Why are we looking at 32 days to restore service, then? There are at least two reasons for this:

  1. Coupling time to restore service to customer tickets is inherently slower than, e.g., automatic collection of crashes or other real-time service health metrics. There are too many hoops.
  2. By coupling this to our (rather large) backlog of customer support tickets, we skew the metric every time we close out an old issue. Or even worse, an old issue gets reopened just to be closed again.

Generally speaking, it seems likely we’re defining a “failure in the production environment” too strictly, and might fare better by coupling it to automatically reported error rates like the rest of the industry. Before changing our definition, we’re going to improve our testing, observability, alerting, and prioritization of issues to improve this metric into a single digit range.
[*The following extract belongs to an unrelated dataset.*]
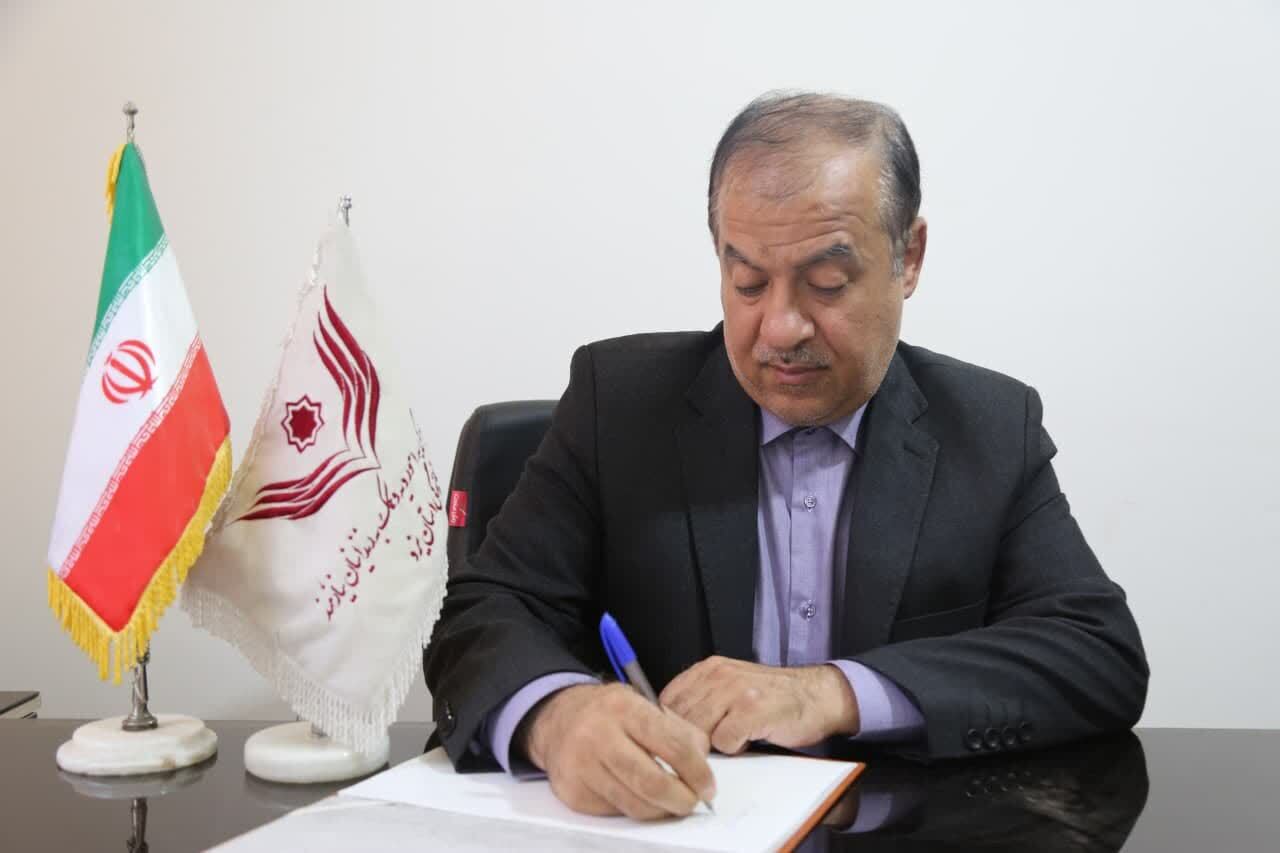 آزادی ۳۰۰ زندانی جرائم غیرعمد یزدی در سال ۱۴۰۴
To join the high performing cluster of the next State of DevOps report, yes, but more importantly because it’s the right thing to do for users 💪

Reflections

Our approach to tracking DORA metrics is simple, maybe even a tad too pragmatic. That’s because it is. We believe that perfection is a journey, not a destination, and that having some data – even if not perfect – is much better than having none at all.

Each month, we review our metrics, checking for and discussing any outliers. We value these discussions as they spark deeper insights, fueling our continuous improvement journey.

Our use of DORA metrics will be evolving in the future. Currently, they’re a mere pulse check for the health of our engineering teams and product delivery processes. However, as we continue to iterate, we’d like to make them the basis for informed staffing decisions. By coupling DORA metrics to SLOs we could use them to put more people on issue resolution or CD improvements if one of the metrics falls below a certain threshold. On the flip side, we can also confidently commit more people to feature work if our DORA metrics are healthy. By automating these decisions, we further streamline our processes and increase operational efficiency.


Lifting the veil of DORA metrics at Doist has revealed how we’re approaching this topic not only to improve our processes, but to foster a culture of continuous improvement and growth. We invite you to join us on this data-driven journey inspired by our relentless pursuit of excellence.